The real significance of Galbraith’s Strategic Bombing Survey experience was to produce a strong skepticism on his part about claims of military effectiveness. This unsettling assessment grew into a profound awareness of the social and economic effects of vast expenditures on weapons development and large peacetime military establishments which, for the first time, came to dominate the fiscal policy of the U.S in the years following World War II.



Given today’s post-9/11 political-economic situation, Galbraith’s opposition to what President Eisenhower would eventually characterize in 1961 as the “military-industrial complex,” is of particular relevance. The U.S. is facing strong industrial competition at a time when huge sums are being spent to fight terrorist groups with largely conventional military tactics. Will American industrial productivity suffer for want of the government funding that is being allocated instead to the war against terrorism?
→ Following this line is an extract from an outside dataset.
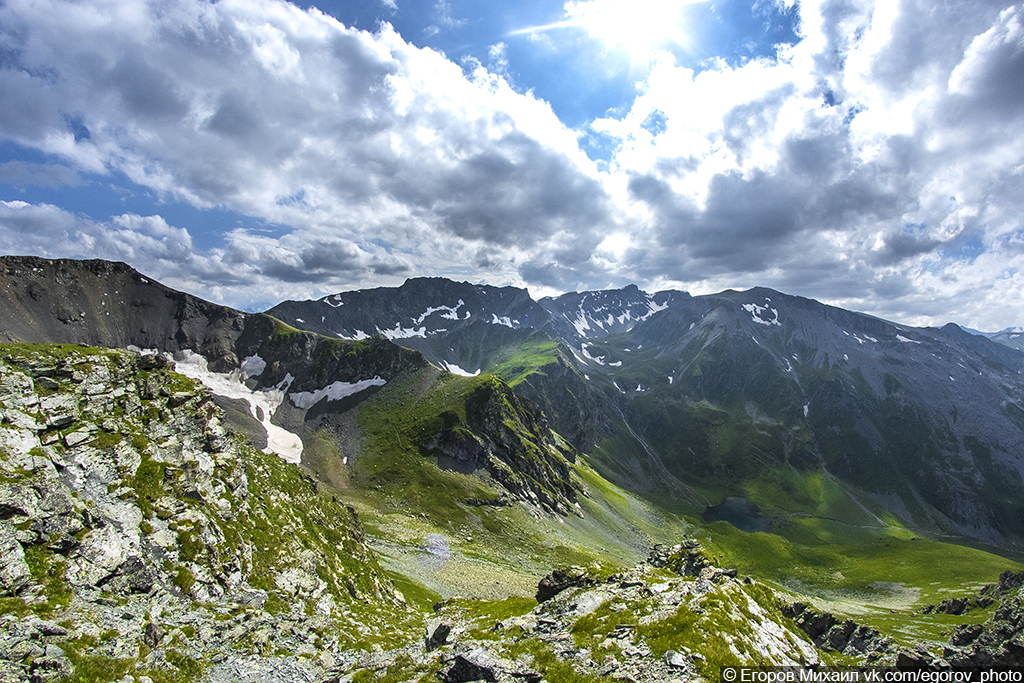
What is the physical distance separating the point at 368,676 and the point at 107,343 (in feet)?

Costs of Policing the World


During the 1950s, after he returned to Harvard, Galbraith wrote a series of highly influential and widely read books on America’s economic situation and its social implications. As one of the titles suggested, Galbraith felt that an “affluent society” was indeed possible if public policy concerns like high employment and a rising standard of living were factored into economic planning. In his book, American Capitalism, published in 1951, Galbraith countered concerns that the growing concentration of power among an increasingly select group of big corporations would undermine the foundation of an equitable and affluent society. He unveiled an innovative theory in this book which would confirm him as one of the 20th century’s leading economic thinkers.



Galbraith asserted that countervailing “power” inherent in capitalism would act as a brake on the concentration of economic dominance. Thus, the automobile industry, reduced from a large number of small firms to the “Big Three,” would be checked by the power of the steel industry which supplied its raw materials. “Countervailing power” was Galbraith’s affirmation that a mature free enterprise economy could flourish without constant government deficit spending and regulation.
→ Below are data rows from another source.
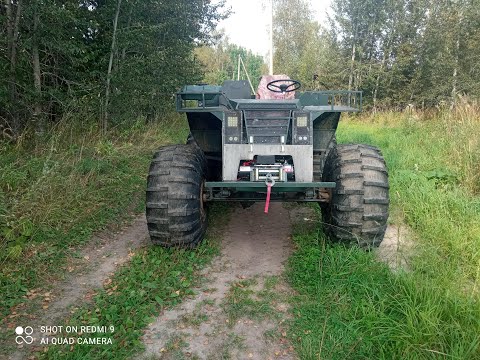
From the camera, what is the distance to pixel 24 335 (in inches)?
113

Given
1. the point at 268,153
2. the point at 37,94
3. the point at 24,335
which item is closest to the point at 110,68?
the point at 37,94

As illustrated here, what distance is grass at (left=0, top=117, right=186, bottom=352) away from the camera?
3775mm

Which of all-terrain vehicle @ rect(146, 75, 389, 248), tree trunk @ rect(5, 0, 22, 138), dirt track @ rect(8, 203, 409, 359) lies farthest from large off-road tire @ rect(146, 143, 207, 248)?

This was doubly ironic, since Galbraith became the poster boy for “big government” in more minds than Richard Nixon’s. During the 1960s and 1970s, crippling escalations in spending did occur, precisely as Galbraith feared. The “permanent wartime economy,” manifested chiefly in the staggering expenditures on the Vietnam War and the arms race with the Soviet Union, contributed to the paralyzing “stagflation” of the 1970s. Not even an economic superpower like the U.S. could ignore the costs of policing the world. Yet conflicting theories on how to handle “big government,” then and since, seldom addressed the effect of wasteful military spending on economic performance, focusing instead on the costs of social programs.
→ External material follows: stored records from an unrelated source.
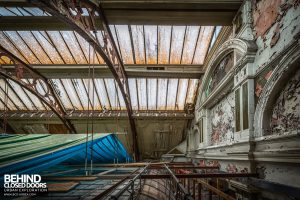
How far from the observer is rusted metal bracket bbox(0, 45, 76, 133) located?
9422 millimetres

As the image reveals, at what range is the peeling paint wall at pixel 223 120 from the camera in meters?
6.89

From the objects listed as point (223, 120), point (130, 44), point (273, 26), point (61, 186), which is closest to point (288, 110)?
point (273, 26)

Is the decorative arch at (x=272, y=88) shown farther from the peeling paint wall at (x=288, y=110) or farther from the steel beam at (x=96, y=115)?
the steel beam at (x=96, y=115)

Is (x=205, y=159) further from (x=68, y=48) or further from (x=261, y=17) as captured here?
(x=68, y=48)

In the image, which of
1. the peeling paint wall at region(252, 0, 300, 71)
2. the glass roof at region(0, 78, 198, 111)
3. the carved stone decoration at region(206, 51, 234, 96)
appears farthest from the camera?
the glass roof at region(0, 78, 198, 111)

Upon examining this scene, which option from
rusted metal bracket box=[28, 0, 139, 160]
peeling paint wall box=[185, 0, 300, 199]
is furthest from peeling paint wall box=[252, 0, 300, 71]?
rusted metal bracket box=[28, 0, 139, 160]

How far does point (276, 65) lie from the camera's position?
4473 mm

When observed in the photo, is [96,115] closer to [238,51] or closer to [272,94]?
[238,51]

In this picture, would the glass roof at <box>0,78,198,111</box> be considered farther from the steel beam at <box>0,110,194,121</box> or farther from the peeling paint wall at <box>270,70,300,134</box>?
the peeling paint wall at <box>270,70,300,134</box>

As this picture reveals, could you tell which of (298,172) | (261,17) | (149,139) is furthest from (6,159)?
(149,139)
Galbraith never made that mistake. If a number of his expectations have not come to fruition, like the ability of the “affluent society” to reduce poverty levels, his basic tenets are still valid. In the concluding chapter of his book, Parker assesses the legacy of Galbraith’s ideas. His analysis makes for some very opportune reading. From the time he came to prominence, Galbraith has vigorously asserted that economics “could not be considered in isolation from the human world of politics, institutions and power.” Parker writes of Galbraith’s pragmatic approach to balancing the claims of the U.S. as world power with the public needs of the American people:


“The Galbraithian way out of the dilemma was to fight to restore certain liberal ideas about the public agenda…. Democratic government relies on choices about values, which can’t be made by markets alone. Freedom is essential, but so also are equality, security, social stability, reduced social tensions, and a quality of life that sustains creativity and that focuses the imagination on more than getting and spending.”


It was ideas like this, and the powerful ways that he continues to express them, which put John Kenneth Galbraith on more enemy lists than Richard Nixon. It is the reason, too, why he remains an intellectual force to be reckoned with in the present “Age of Uncertainty.”